**About this task:**
Check each line of the data below for the word "right", then extract the ones that have it.

[Source material Boundary: Start]

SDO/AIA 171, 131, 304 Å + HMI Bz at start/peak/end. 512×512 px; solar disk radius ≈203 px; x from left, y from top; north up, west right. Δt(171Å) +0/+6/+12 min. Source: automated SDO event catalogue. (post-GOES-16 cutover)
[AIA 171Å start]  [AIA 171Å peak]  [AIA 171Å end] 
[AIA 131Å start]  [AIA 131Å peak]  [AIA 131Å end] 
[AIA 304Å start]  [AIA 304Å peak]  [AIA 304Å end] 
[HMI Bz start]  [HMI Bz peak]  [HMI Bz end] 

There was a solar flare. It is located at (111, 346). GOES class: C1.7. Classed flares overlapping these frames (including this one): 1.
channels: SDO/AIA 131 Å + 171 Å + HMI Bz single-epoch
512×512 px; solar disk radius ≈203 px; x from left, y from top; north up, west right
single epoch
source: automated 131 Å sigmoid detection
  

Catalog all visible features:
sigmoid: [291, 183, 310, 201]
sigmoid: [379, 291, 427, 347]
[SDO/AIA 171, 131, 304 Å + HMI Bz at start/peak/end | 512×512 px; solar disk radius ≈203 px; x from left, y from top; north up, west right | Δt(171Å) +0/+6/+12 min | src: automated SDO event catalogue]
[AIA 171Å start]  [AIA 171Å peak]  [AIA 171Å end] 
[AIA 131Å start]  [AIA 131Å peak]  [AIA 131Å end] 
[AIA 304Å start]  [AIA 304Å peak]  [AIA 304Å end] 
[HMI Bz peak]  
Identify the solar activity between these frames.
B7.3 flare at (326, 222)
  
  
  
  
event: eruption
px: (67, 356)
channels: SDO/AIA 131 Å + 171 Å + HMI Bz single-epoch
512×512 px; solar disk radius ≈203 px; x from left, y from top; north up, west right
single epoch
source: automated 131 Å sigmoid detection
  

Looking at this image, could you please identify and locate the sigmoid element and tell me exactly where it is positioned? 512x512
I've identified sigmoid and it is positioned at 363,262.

[Source material Boundary: End]

**Solution:**
SDO/AIA 171, 131, 304 Å + HMI Bz at start/peak/end. 512×512 px; solar disk radius ≈203 px; x from left, y from top; north up, west right. Δt(171Å) +0/+6/+12 min. Source: automated SDO event catalogue. (post-GOES-16 cutover)
512×512 px; solar disk radius ≈203 px; x from left, y from top; north up, west right
[SDO/AIA 171, 131, 304 Å + HMI Bz at start/peak/end | 512×512 px; solar disk radius ≈203 px; x from left, y from top; north up, west right | Δt(171Å) +0/+6/+12 min | src: automated SDO event catalogue]
512×512 px; solar disk radius ≈203 px; x from left, y from top; north up, west right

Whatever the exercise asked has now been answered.